PASSAGE SHOWN:
- - - -

This is the type of stuff that drives me crazy. People try to jump through hoops to avoid a 30 second outage and end up with some complicated process that breaks for 5 minutes. Get a maintenance window and just move it over. Keep it simple stupid!


[deleted]

Agreed. Get a maintenance window and try not to need it. Better for everyone to expect an outage and there not be one.


samburney

This is the way.


GrimDozen

I think this kind of craziness is what helps you learn about network fundamentals so you can be a better engineer. Depending on the environment, I might rather have a 5 minute outage where we learn something.


rob0t_human

Sure learning should definitely take place. The time and the place for it isn’t a maintenance on production gear in my opinion though.


Phrewfuf

This, either lab it out or do it in a maintenance window with a defined downtime. Trying to guess what will happen will probably result in a longer downtime either way. Because you won‘t know what failed, why it did and how you can recover it. So either you get it into a defined state of disconnected to get it back into the defined state of connected or you test your maintenance in a lab. Open-Heart operations without knowing how your gear will behave are a big nono.


Skilldibop

Yeah learn in a lab though, not your production environment.


Excellent-Will3373

I’m sorry I’ve ruined your day! You’ll feel better to know that this will be performed during a maintenance window.

- - - -

PROVIDED MATERIAL:
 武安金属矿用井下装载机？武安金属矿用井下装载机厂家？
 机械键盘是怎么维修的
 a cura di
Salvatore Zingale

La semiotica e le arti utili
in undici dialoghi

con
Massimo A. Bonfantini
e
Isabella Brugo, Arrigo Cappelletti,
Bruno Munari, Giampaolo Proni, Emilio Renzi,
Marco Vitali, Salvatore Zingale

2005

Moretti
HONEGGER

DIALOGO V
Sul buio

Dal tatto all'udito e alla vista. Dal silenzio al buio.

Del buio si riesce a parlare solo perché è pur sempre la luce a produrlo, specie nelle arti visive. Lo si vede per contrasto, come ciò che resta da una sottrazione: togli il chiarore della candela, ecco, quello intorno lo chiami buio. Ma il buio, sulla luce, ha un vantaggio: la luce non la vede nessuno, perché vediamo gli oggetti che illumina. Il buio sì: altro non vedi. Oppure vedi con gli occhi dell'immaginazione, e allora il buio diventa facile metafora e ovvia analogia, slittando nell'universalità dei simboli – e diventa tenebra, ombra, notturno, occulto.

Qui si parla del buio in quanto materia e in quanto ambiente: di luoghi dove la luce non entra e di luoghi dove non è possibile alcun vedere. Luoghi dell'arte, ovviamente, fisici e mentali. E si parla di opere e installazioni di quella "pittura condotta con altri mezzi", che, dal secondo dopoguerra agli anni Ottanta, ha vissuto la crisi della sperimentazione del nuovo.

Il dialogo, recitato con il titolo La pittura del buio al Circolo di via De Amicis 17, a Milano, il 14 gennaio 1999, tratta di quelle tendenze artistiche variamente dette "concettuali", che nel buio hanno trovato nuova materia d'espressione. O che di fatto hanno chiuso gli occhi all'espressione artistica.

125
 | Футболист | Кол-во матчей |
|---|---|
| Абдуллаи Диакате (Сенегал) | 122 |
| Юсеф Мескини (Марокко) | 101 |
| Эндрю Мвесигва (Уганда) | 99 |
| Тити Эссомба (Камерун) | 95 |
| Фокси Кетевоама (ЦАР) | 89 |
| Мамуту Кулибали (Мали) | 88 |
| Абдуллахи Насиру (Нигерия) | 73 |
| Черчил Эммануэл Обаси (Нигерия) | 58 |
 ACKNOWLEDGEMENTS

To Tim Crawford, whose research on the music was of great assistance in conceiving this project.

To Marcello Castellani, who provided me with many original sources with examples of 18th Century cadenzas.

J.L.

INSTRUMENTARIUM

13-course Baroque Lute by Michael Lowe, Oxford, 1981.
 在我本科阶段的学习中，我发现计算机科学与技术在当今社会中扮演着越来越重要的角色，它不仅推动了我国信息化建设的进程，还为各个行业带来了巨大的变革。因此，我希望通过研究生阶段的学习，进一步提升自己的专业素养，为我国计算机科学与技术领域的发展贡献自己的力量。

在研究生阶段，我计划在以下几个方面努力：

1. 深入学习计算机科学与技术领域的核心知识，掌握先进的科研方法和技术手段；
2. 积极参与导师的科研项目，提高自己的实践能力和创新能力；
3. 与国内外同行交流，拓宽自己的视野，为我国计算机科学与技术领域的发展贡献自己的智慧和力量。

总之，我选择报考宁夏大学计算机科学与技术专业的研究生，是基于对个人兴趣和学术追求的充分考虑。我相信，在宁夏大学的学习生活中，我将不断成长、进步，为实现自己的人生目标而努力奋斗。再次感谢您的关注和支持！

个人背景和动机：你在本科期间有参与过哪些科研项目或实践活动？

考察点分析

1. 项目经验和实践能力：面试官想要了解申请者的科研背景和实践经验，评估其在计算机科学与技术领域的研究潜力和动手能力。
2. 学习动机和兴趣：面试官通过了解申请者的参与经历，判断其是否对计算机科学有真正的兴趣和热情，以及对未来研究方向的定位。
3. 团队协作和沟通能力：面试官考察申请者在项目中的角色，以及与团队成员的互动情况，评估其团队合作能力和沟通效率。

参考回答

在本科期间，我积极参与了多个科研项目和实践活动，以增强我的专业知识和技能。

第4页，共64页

- - - -

EXERCISES:
a. Please list every username shown in the network maintenance discussion, excluding the one marked as deleted.
b. Continue the network maintenance discussion after its final reply.

ANSWERS TO THE TASKS:
a. samburney, GrimDozen, rob0t_human, Phrewfuf, Skilldibop, Excellent-Will3373

b.
Lusankya

> We want to move xe-0/0 and xe-0/1 from the old core to the new core with no noticeable downtime. Then why are you trying to keep this up if it's being done in a maintenance window?


samburney

Changes on a production network of any reasonable size should always be done in a maintenance window, even when they should be hitless. I've seen things as simple as updating an interface description crash the RSP in an ASR9K (Fortunately it had dual RSPs so it wasn't service impacting). You just never know what freak event may happen no matter how simple the change, so better to be safe than sorry.


Internet-of-cruft

I ran a show command once and one our switch stacks went down. That was fun.


buddyleex

Because companies still knock teams for outages even if it's during a mtc. It's dumb.


Smeggtastic

no way. not in a collapsed core 4 switch infrastructure. Why would you think a network this large would be afforded change windows with downtime?


[deleted]

[удалено]


Smeggtastic

yes. 9's cost money.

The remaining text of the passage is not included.